- Required work:
Please continue the passage on implementing publish-subscribe in Go, starting right after its final sentence.

The idiomatic way of writing concurrent code in Go is as a collection of goroutines communicating over channels. In my experience, the Publish-subscibe pattern (PubSub) comes up often as a way to structure code. The pattern presented here has topic-based subscriptions, but publish-subscribe can appear in other disguises as well. In its most simple form, it could be a goroutine that produces data and wants to notify a group of other goroutines of that data, with each downstream goroutine having access to the data separately (rather than on a first-come-first-serve basis as in a work queue). If "PubSub" doesn't ring a bell, you might be familiar with its alter egos "message broker" and "event bus".

In this post I'll present a brief overview of some design decisions that arise when implementing PubSub for a Go application. To be clear: this is PubSub for in-process communication between multiple goroutines over channels. It does not attempt to solve a distributed PubSub problem, which requires sophisticated mechanisms for fault-tolerance. Within a single Go process we assume goroutines don't just fail and all data sent into channels can be reliably read from the other end.

- Dataset excerpt:
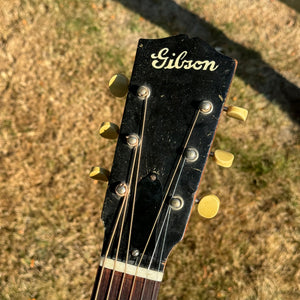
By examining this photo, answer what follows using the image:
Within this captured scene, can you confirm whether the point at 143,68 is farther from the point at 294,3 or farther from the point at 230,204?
the point at 294,3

- Exercise answer:
Let's start with a simple and incomplete implementation. We'll have the type Pubsub with some methods, which clients can use to subscribe to topics and publish on topics:

type Pubsub struct {
  mu   sync.RWMutex
  subs map[string][]chan string
}

The key data structure here is subs, which maps topic names into a slice of channels. Each channel represents a subscription to the topic. I'll talk more about the lock later.

The struct fields aren't exported. Clients interact with Pubsub solely using its methods. Let's start with a constructor:

func NewPubsub() *Pubsub {
  ps := &Pubsub{}
  ps.subs = make(map[string][]chan string)
  return ps
}

Now, a Subscribe method through which clients can subscribe to new topics. To subscribe, the client will provide:

  1. The topic it's interested in
  2. A channel on which Pubsub will send it new messages for this topic from now on
func (ps *Pubsub) Subscribe(topic string, ch chan string) {
  ps.mu.Lock()
  defer ps.mu.Unlock()

  ps.subs[topic] = append(ps.subs[topic], ch)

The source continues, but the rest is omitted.